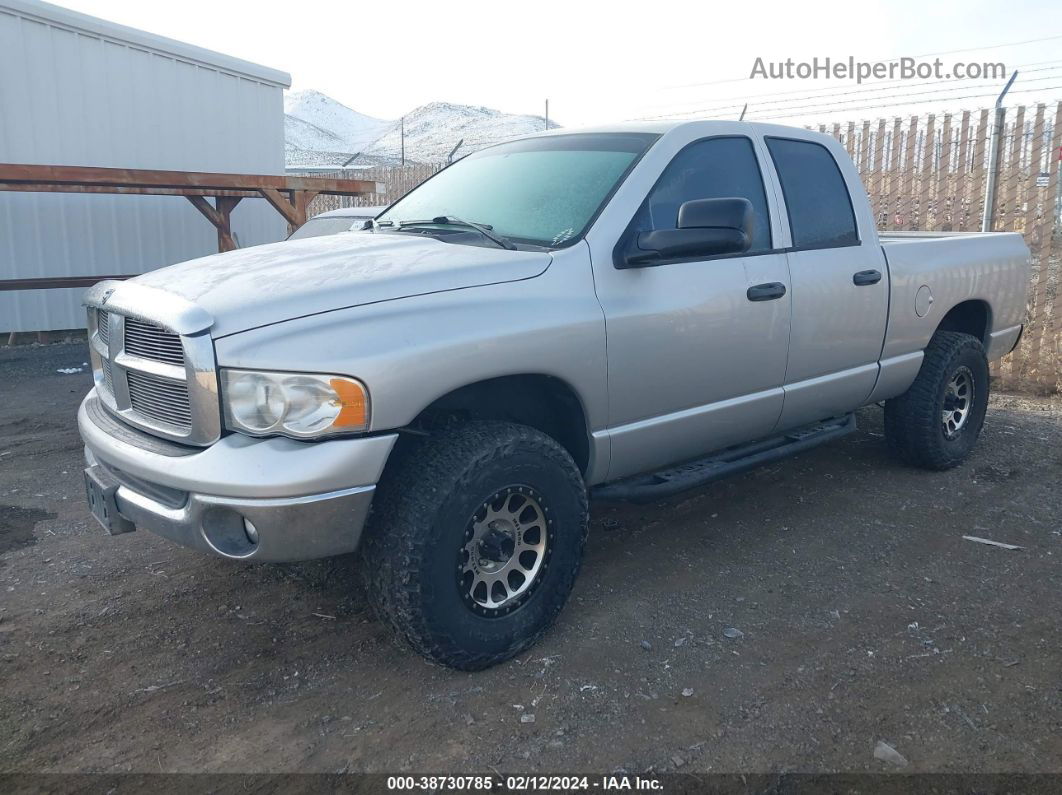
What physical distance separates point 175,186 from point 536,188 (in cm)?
615

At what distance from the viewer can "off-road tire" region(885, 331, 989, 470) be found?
517 centimetres

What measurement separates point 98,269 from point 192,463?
930cm

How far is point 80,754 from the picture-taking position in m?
2.71

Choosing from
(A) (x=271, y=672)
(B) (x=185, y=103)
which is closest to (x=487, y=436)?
(A) (x=271, y=672)

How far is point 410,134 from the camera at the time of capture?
37844mm

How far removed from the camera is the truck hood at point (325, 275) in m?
2.83

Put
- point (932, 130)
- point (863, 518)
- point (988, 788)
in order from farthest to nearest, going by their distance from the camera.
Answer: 1. point (932, 130)
2. point (863, 518)
3. point (988, 788)

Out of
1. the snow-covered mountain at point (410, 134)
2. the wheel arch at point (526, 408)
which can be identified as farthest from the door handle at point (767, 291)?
the snow-covered mountain at point (410, 134)

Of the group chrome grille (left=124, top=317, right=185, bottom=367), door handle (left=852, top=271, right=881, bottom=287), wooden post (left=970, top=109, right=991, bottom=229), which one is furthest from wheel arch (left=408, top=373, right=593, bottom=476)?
wooden post (left=970, top=109, right=991, bottom=229)

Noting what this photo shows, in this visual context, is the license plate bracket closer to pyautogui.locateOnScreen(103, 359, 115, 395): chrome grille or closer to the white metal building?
pyautogui.locateOnScreen(103, 359, 115, 395): chrome grille

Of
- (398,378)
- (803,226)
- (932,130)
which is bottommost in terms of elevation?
(398,378)

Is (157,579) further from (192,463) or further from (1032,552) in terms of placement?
(1032,552)

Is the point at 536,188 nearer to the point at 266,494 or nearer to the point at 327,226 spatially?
Answer: the point at 266,494

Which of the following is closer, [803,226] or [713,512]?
[803,226]
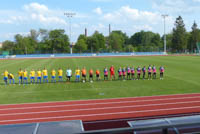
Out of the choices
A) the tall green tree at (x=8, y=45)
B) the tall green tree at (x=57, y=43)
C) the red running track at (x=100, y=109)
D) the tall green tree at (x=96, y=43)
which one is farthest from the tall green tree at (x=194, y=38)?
the red running track at (x=100, y=109)

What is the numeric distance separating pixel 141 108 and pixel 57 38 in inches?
2896

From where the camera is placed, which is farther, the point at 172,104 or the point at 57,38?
the point at 57,38

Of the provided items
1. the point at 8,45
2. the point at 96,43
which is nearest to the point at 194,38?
the point at 96,43

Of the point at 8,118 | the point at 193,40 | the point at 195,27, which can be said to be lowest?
the point at 8,118

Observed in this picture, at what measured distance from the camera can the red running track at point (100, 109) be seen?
949cm

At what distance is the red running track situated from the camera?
31.1 feet

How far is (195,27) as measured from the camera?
86125mm

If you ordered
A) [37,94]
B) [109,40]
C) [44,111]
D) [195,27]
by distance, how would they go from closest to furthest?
[44,111] < [37,94] < [195,27] < [109,40]

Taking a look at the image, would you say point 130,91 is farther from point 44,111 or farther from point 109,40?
point 109,40

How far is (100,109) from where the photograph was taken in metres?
10.5

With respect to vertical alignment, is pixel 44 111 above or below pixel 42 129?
below

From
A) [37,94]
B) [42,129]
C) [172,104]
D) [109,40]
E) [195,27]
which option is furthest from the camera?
[109,40]

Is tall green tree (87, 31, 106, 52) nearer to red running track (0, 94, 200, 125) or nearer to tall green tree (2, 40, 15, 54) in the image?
tall green tree (2, 40, 15, 54)

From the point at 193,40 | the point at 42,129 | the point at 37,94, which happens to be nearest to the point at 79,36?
the point at 193,40
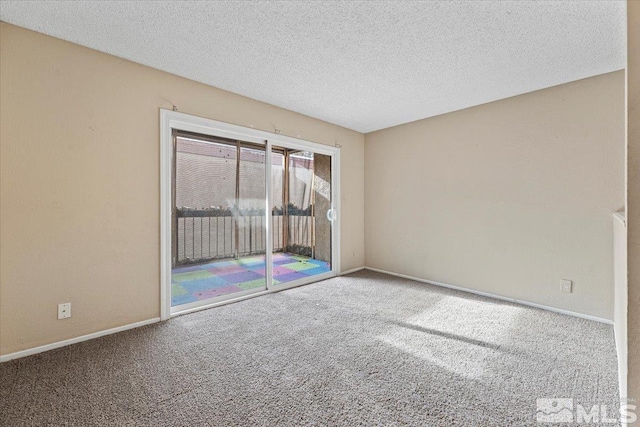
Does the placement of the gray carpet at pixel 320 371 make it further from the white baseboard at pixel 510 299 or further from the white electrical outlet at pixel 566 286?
the white electrical outlet at pixel 566 286

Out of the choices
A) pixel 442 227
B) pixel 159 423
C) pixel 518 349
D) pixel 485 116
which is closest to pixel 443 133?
pixel 485 116

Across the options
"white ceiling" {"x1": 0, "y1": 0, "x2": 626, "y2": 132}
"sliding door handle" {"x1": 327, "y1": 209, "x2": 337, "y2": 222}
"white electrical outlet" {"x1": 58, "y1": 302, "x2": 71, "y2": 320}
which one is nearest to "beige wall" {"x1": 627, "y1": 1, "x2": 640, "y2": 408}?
"white ceiling" {"x1": 0, "y1": 0, "x2": 626, "y2": 132}

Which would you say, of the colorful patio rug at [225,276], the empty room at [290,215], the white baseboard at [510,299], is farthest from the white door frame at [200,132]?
the white baseboard at [510,299]

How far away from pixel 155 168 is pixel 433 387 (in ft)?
9.66

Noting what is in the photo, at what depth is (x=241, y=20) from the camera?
1.98 meters

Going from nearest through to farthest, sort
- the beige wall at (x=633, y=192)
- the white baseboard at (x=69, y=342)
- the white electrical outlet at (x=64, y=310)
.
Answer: the beige wall at (x=633, y=192), the white baseboard at (x=69, y=342), the white electrical outlet at (x=64, y=310)

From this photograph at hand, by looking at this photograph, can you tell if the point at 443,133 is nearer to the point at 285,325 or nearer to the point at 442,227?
the point at 442,227

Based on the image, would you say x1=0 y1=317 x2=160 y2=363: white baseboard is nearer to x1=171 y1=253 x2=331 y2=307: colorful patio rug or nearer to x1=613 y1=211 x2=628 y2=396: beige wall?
x1=171 y1=253 x2=331 y2=307: colorful patio rug

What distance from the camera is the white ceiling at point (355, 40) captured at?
6.10ft

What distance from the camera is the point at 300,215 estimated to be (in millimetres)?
4246

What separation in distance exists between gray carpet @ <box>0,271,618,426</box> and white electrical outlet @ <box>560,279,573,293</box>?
0.31 meters

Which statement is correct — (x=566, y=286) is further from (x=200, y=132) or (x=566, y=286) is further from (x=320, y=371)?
(x=200, y=132)

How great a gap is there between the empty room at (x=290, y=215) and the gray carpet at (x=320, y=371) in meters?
0.02

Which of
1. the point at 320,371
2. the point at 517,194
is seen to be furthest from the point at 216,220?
the point at 517,194
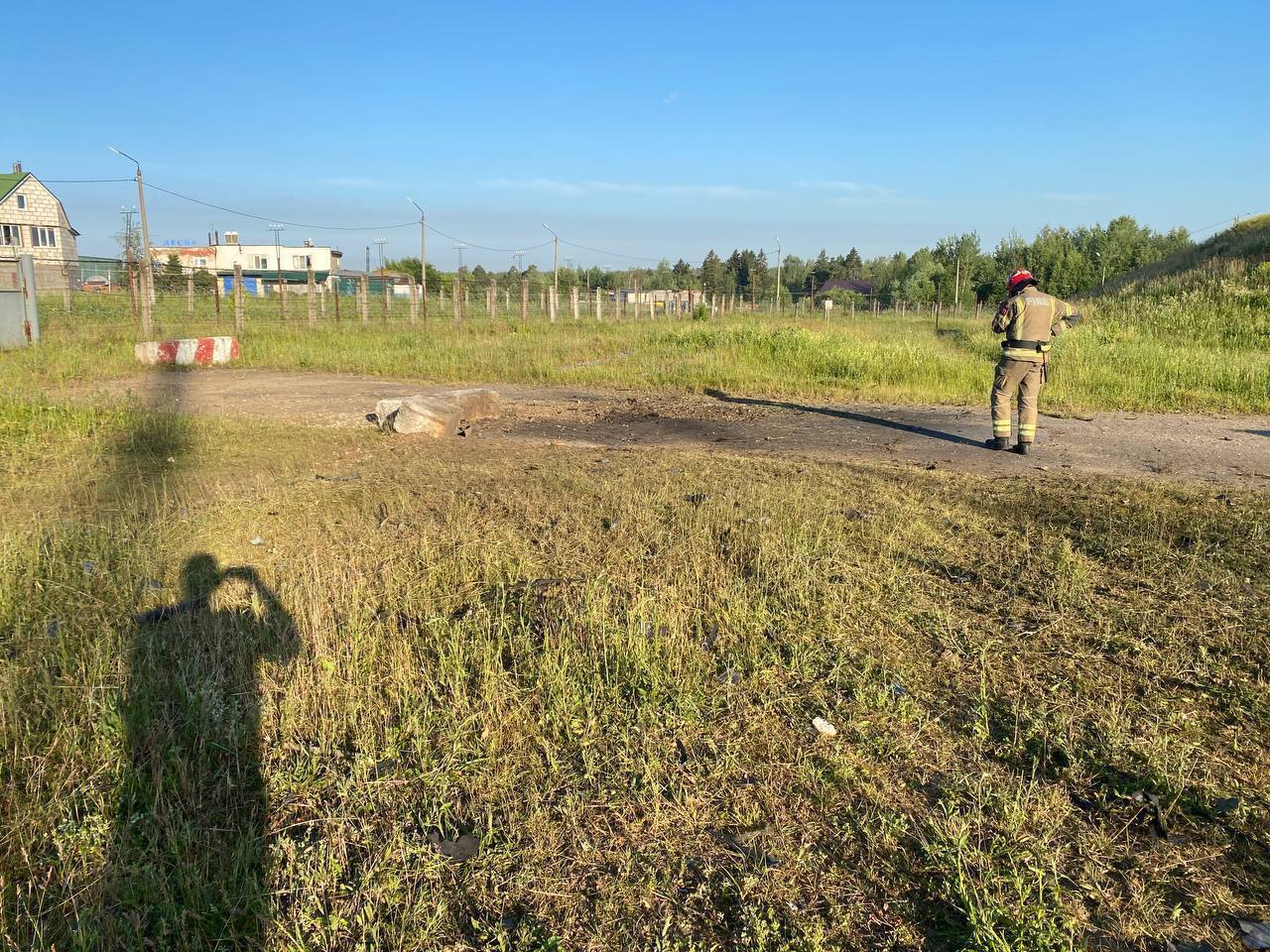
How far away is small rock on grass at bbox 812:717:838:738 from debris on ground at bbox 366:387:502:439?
※ ※ ※
Task to complete: Copy every line above word for word, leaving out the pictures.

Task solution:
What physical distance separates point 175,186 from point 536,188 (in cm)?
615

At what distance from the viewer can "off-road tire" region(885, 331, 989, 470) be found?
517 centimetres

What measurement separates point 98,269 from point 192,463?
930cm

How far is point 80,754 from the picture-taking position in m?
2.71

Choosing from
(A) (x=271, y=672)
(B) (x=185, y=103)
which is closest to (x=487, y=436)?
(A) (x=271, y=672)

How far is point 410,134 from the camera at the time of capture?
37844mm

How far removed from the camera is the truck hood at point (325, 275) in m?
2.83

Put
- point (932, 130)
- point (863, 518)
- point (988, 788)
in order from farthest to nearest, going by their distance from the camera.
Answer: 1. point (932, 130)
2. point (863, 518)
3. point (988, 788)

Out of
1. the snow-covered mountain at point (410, 134)
2. the wheel arch at point (526, 408)
which can be identified as farthest from the door handle at point (767, 291)?
the snow-covered mountain at point (410, 134)

Of the group chrome grille (left=124, top=317, right=185, bottom=367), door handle (left=852, top=271, right=881, bottom=287), wooden post (left=970, top=109, right=991, bottom=229), which one is furthest from wheel arch (left=408, top=373, right=593, bottom=476)?
wooden post (left=970, top=109, right=991, bottom=229)

Noting what this photo shows, in this visual context, is the license plate bracket closer to pyautogui.locateOnScreen(103, 359, 115, 395): chrome grille or closer to the white metal building?
pyautogui.locateOnScreen(103, 359, 115, 395): chrome grille

Of
- (398,378)
- (803,226)
- (932,130)
which is bottommost in terms of elevation?
(398,378)

Is (157,579) further from (192,463) or further from (1032,552) in terms of placement?
(1032,552)

Is the point at 536,188 nearer to the point at 266,494 or nearer to the point at 327,226 spatially?
Answer: the point at 266,494

Which of the following is closer, [803,226] or [713,512]?
[803,226]
Out of the choices
A) the tall green tree at (x=8, y=45)
B) the tall green tree at (x=57, y=43)
C) the red running track at (x=100, y=109)
D) the tall green tree at (x=96, y=43)
which one is farthest from the tall green tree at (x=194, y=38)?
the red running track at (x=100, y=109)

What is the numeric distance separating pixel 141 108 and pixel 57 38 in inches?
2896

From where the camera is placed, which is farther, the point at 172,104 or the point at 57,38?
the point at 57,38

Of the provided items
1. the point at 8,45
2. the point at 96,43
which is nearest to the point at 194,38?
the point at 96,43

Of the point at 8,118 | the point at 193,40 | the point at 195,27, which can be said to be lowest?
the point at 8,118

Observed in this picture, at what measured distance from the camera can the red running track at point (100, 109) be seen?
949cm

At what distance is the red running track situated from the camera?
31.1 feet

How far is (195,27) as measured from the camera?
86125mm

If you ordered
A) [37,94]
B) [109,40]
C) [44,111]
D) [195,27]
by distance, how would they go from closest to furthest?
[44,111] < [37,94] < [195,27] < [109,40]

Taking a look at the image, would you say point 130,91 is farther from point 44,111 or farther from point 109,40?
point 109,40

How far is (100,109) from where the photograph was taken in metres?
10.5

With respect to vertical alignment, is pixel 44 111 above or below pixel 42 129?
below

From
A) [37,94]
B) [42,129]
C) [172,104]
D) [109,40]
E) [195,27]
which option is furthest from the camera?
[109,40]

Is tall green tree (87, 31, 106, 52) nearer to red running track (0, 94, 200, 125) or nearer to tall green tree (2, 40, 15, 54) in the image?
tall green tree (2, 40, 15, 54)

From the point at 193,40 | the point at 42,129 | the point at 37,94, which happens to be nearest to the point at 79,36?
the point at 193,40
Does the placement of the gray carpet at pixel 320 371 make it further from the white baseboard at pixel 510 299 or further from the white electrical outlet at pixel 566 286?
the white electrical outlet at pixel 566 286

Out of the choices
A) pixel 442 227
B) pixel 159 423
C) pixel 518 349
D) pixel 485 116
which is closest to pixel 443 133?
pixel 485 116

Across the options
"white ceiling" {"x1": 0, "y1": 0, "x2": 626, "y2": 132}
"sliding door handle" {"x1": 327, "y1": 209, "x2": 337, "y2": 222}
"white electrical outlet" {"x1": 58, "y1": 302, "x2": 71, "y2": 320}
which one is nearest to "beige wall" {"x1": 627, "y1": 1, "x2": 640, "y2": 408}?
"white ceiling" {"x1": 0, "y1": 0, "x2": 626, "y2": 132}

Which would you say, of the colorful patio rug at [225,276], the empty room at [290,215], the white baseboard at [510,299], is farthest from the white door frame at [200,132]?
the white baseboard at [510,299]

How far away from pixel 155 168 is pixel 433 387 (in ft)?
9.66

Noting what is in the photo, at what depth is (x=241, y=20) from the camera?
1.98 meters

Going from nearest through to farthest, sort
- the beige wall at (x=633, y=192)
- the white baseboard at (x=69, y=342)
- the white electrical outlet at (x=64, y=310)
.
Answer: the beige wall at (x=633, y=192), the white baseboard at (x=69, y=342), the white electrical outlet at (x=64, y=310)

From this photograph at hand, by looking at this photograph, can you tell if the point at 443,133 is nearer to the point at 285,325 or nearer to the point at 442,227?
the point at 442,227

Based on the image, would you say x1=0 y1=317 x2=160 y2=363: white baseboard is nearer to x1=171 y1=253 x2=331 y2=307: colorful patio rug or nearer to x1=613 y1=211 x2=628 y2=396: beige wall?
x1=171 y1=253 x2=331 y2=307: colorful patio rug

What distance from the camera is the white ceiling at point (355, 40) captured at?
6.10ft

What distance from the camera is the point at 300,215 estimated to be (in millimetres)?
4246

What separation in distance exists between gray carpet @ <box>0,271,618,426</box> and white electrical outlet @ <box>560,279,573,293</box>?
0.31 meters

Which statement is correct — (x=566, y=286) is further from (x=200, y=132) or (x=566, y=286) is further from (x=320, y=371)?
(x=200, y=132)

How great a gap is there between the empty room at (x=290, y=215) and the gray carpet at (x=320, y=371) in meters?
0.02

Which of
1. the point at 320,371
2. the point at 517,194
is seen to be furthest from the point at 216,220?
the point at 517,194
How far away is small rock on grass at bbox 812:717:838:738 from debris on ground at bbox 366:387:502:439?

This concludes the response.